Review of Silsila

Silsila (1981)
Starts off as Propitious Romantic Melodrama and Ends up as Long Fashion Show !
14 January 2013
Warning: Spoilers
At first, it's about a man who has to leave his love to marry the girl of his killed brother; for rescuing her reputation since she's pregnant with an illegitimate child. Then, our man faces his original love again, yet after being married to the doctor who happened to save his life once. OK, that's ladies and gentlemen what they call a romantic melodrama. And with the right colors, songs, and landscapes; it's Hindi romantic melodrama. And with Yash Chopra's dexterous cinematography and directing; it's even more; a fine Hindi romantic melodrama. BUT with 183 minuets long; it's boooooooooooring!

No doubt that everybody made their best effort. The cinematography in specific was so carefully sensitive, smooth and warm. The songs were charmingly directed as if a live broadcast from la-la land. The cast did wonderful, without one atom of exaggeration. The casting itself was marvelous. However, I have to blame the script and the editing for the terrible pacing of the story. In fact, while watching a movie, what could be worse than rolling over your seat, asking: "When will it end?", and praying God for more health to be able to finish it?!

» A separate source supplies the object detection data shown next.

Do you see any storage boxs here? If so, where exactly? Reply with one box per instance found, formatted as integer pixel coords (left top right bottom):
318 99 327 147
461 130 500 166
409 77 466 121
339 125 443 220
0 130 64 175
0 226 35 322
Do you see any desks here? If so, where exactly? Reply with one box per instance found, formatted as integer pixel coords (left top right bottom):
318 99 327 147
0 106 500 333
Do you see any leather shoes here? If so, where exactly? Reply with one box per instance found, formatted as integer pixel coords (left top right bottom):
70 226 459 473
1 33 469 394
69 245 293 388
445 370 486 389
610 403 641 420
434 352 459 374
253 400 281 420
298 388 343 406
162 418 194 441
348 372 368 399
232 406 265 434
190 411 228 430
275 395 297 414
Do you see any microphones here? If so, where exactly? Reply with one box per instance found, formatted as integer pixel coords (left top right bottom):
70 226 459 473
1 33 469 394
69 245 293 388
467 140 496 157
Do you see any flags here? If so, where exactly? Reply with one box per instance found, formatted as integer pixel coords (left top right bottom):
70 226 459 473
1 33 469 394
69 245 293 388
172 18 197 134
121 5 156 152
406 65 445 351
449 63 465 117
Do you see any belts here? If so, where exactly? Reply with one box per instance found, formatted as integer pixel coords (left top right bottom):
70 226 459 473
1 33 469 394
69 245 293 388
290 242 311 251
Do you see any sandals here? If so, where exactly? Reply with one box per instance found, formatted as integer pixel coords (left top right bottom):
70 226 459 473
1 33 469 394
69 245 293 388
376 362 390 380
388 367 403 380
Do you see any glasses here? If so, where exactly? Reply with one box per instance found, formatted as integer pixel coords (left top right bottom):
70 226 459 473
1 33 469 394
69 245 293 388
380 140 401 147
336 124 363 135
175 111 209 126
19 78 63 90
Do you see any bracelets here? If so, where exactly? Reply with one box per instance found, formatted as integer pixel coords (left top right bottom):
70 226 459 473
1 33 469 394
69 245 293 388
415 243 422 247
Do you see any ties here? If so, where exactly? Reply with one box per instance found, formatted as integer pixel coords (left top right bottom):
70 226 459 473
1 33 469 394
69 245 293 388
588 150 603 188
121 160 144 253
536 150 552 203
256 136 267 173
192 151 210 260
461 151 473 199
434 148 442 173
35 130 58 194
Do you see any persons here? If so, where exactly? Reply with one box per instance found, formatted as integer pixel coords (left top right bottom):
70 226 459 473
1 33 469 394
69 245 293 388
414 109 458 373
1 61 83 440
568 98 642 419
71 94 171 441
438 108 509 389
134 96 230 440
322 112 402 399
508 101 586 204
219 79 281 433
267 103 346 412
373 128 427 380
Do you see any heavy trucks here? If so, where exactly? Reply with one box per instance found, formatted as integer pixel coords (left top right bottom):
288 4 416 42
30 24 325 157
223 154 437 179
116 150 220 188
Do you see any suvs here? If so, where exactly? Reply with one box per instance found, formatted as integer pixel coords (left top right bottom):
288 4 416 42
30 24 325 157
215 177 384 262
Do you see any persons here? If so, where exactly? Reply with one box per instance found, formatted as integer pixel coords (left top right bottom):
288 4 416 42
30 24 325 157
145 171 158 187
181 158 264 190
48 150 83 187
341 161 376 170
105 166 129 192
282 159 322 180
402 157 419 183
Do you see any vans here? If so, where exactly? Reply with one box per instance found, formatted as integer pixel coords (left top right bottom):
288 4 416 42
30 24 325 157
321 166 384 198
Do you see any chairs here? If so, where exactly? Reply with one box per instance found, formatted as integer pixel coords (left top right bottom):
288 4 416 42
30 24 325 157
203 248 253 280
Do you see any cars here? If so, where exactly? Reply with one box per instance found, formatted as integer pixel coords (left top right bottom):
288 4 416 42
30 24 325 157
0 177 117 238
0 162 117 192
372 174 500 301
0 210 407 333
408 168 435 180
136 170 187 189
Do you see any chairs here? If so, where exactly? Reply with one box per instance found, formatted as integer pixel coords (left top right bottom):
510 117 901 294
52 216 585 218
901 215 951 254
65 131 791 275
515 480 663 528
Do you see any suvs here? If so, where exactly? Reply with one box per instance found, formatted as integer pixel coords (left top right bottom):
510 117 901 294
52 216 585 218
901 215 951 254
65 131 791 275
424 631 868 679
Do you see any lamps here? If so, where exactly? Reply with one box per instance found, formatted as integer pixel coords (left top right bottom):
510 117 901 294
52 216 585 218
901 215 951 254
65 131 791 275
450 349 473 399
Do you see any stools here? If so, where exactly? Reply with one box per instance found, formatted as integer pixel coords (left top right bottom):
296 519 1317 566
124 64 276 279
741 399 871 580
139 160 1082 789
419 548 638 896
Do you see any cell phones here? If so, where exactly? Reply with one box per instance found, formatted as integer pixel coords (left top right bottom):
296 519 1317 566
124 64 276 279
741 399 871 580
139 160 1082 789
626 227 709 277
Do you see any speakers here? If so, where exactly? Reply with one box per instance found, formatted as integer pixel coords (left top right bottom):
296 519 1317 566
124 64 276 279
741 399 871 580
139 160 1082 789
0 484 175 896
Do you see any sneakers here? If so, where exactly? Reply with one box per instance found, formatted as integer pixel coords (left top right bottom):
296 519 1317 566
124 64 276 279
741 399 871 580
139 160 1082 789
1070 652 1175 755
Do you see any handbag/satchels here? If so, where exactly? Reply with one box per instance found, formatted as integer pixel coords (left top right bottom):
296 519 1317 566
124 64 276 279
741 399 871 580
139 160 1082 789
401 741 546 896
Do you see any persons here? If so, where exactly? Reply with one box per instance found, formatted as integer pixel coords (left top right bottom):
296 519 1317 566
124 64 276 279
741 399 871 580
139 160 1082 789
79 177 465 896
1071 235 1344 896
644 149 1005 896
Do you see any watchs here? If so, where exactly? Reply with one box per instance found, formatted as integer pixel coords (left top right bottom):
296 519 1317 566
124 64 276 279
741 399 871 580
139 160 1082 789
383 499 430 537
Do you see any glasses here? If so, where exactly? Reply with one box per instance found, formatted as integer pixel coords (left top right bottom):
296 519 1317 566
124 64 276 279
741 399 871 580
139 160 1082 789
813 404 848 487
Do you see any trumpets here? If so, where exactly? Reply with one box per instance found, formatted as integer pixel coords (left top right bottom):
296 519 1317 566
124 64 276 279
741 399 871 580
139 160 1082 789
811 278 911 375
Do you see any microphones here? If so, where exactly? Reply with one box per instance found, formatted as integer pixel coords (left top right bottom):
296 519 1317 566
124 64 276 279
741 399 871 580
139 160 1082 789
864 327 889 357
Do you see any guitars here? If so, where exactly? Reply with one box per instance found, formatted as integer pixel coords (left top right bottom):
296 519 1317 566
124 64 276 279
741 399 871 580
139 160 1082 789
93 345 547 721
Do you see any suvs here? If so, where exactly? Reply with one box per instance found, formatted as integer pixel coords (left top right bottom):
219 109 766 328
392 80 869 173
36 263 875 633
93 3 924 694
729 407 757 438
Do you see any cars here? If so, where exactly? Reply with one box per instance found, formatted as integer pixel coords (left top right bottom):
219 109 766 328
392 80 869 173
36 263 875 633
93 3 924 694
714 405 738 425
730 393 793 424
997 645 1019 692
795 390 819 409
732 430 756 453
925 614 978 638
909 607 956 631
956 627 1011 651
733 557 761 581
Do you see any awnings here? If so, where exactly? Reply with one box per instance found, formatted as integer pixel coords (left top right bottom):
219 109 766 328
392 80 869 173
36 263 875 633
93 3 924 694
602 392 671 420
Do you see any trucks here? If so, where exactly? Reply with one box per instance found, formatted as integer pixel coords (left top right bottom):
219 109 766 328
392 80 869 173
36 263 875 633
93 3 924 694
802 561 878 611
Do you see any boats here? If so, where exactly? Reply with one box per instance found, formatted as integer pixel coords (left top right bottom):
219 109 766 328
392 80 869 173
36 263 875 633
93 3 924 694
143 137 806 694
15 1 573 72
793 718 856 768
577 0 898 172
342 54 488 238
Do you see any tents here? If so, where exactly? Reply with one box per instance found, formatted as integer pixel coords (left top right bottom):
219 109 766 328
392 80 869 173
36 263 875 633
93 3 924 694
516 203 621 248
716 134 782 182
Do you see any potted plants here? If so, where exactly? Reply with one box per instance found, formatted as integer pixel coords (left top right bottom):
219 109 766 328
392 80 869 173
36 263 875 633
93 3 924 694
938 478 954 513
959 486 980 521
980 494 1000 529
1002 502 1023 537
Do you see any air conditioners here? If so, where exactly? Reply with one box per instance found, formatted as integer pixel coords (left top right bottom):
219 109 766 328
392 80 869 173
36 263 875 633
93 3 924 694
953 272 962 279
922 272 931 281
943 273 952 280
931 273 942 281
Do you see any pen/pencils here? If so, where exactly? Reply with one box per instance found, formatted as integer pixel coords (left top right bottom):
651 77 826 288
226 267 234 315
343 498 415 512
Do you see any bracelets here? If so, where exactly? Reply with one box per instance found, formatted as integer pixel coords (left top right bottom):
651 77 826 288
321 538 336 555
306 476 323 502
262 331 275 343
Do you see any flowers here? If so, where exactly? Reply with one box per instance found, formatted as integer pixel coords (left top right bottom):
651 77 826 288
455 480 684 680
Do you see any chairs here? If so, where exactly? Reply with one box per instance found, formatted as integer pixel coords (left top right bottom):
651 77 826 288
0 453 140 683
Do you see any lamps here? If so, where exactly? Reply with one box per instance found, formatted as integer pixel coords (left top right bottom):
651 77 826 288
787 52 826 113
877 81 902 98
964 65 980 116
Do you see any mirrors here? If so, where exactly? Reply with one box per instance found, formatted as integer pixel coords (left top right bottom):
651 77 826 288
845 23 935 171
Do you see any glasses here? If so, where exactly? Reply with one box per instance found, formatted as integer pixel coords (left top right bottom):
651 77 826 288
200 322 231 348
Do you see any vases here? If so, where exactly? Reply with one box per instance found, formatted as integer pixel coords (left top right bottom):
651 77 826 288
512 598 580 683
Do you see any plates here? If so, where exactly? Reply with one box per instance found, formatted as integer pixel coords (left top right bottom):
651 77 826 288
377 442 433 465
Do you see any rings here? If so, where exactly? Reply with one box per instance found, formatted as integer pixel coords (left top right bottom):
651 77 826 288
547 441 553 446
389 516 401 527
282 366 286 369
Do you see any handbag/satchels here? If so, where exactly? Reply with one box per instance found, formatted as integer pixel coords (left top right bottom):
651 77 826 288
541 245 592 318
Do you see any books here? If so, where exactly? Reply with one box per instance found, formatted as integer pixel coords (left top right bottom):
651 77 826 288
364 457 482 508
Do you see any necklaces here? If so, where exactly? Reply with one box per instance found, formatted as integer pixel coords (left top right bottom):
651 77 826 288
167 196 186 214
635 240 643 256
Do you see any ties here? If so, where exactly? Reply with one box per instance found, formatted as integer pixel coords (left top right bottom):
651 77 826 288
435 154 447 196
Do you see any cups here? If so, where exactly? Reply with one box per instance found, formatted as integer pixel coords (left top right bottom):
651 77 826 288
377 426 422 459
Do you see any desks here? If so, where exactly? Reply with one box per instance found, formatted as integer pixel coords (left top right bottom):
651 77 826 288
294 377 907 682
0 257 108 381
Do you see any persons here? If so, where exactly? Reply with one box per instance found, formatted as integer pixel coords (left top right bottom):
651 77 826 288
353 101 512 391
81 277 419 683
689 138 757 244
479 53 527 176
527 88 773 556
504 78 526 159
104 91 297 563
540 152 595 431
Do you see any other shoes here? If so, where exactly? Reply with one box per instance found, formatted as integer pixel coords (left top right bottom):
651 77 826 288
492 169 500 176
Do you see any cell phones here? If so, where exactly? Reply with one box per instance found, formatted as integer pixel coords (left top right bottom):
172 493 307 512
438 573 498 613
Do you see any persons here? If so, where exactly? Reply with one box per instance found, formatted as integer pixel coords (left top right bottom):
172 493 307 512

The script stopped at one point; the coming back of love between Amitabh Bachchan's and Rekha's characters, then made such a huge cobweb around that, with more than enough; scenes, situations, songs and dialogues! I think 2 hours of the 3 were spent over one question; what could be the end of that love?, yet with intention from the writer to elongate the time to the answer, not making the way to it thrilling in a decent way. Therefore, all what we had was fashionably dressed Bachchan and Rekha singing, then new characters being presented, like Kulbhushan Kharbanda's, added to more than 20 obvious coincidences, reaching to the melodramatic climax and the so-longed-for ending!

I believe it's unnecessary to assure how naive that ending was. It extremely disappointed me to end this big enough melodrama with that plane crash, which - suddenly and strangely - exposed how much Bachchan was in love with his wife!! And to perfect the naivety: "Love is faith and faith is forever". REALLY?! They should have written "and naivety is forever TOO!". It's like reading a pretty long mystery novel to discover eventually that there was no actual murder in the first place! So the general bore and the final artlessness ruled. And no lovable stars, nice colors, sad songs could compensate. I felt that I grew old in front of this movie!

To be fair, one point was in this end's favor though, since it didn't lean to use the poetic justice where Bachchan's character would, for example, die as a punishment for cheating on his wife with a married woman. I think the chosen end represented, in a way, new moral vision and more merciful solution, which consolidated values like realism and objectiveness, instead of absolute black-&-white idealism.

For another broken rule, I must refer to the fact that in this movie Bachchan shows half naked in 2 shower scenes, and one bed scene while supposedly an illicit affair, let alone acting as someone impure who cheats on his wife. All of that were famous taboos for the star, which he totally broke here, and I don't think that he broke them again much, or maybe ever, later; which works at least for me, since I see that exploiting sexuality in movies is cheap, degenerate, and hence destructive not for the movies only, but for the societies as well. It may be bugging, if not dark, conviction for you, but it's mine anyway.

Now to such unbelievable point. Bachchan plays a playwright, a sort of struggling one as well. So how come he lives in a mansion, dresses lavishly and breakfasts majestically?? I'm a writer myself, and in the character's same age, however fighting to achieve less than the quarter of THAT. Otherwise, the playwrights earn a lot, and I mean A LOT, in India!

Some said that the story was loosely inspired by the alleged real life love triangle of Amitabh-Jaya-Rekha. Well, I don't know precisely about that, however the big B looked so comfortable while doing his love scenes with Rekha, more than any other actress. It could be just a coincidence, an actress who he felt at ease with, or an honest moment of acting, nothing more. But, if I'm wrong, then this movie is so historically rare to capture a complicated and embarrassing relationship between 3 top stars at one moment!

Silsila starts off as propitious romantic melodrama and ends up as long fashion show (Bachchan is wearing a new chic outfit in every shot, and never appears with the same outfit twice!). I hated its enjoying of elongating its situation endlessly, hackneying its characters blatantly, fabricating coincidences increasingly, and - most of all - putting its leads in lovey-dovey positions during a long list of songs, to the extent of being the ultimate lovey-dovey movie of all time. Nothing wrong with romantic melodrama, but exploiting it is what destroys the whole thing, to be tired and dull. And Silsila happens to be a clear example of that.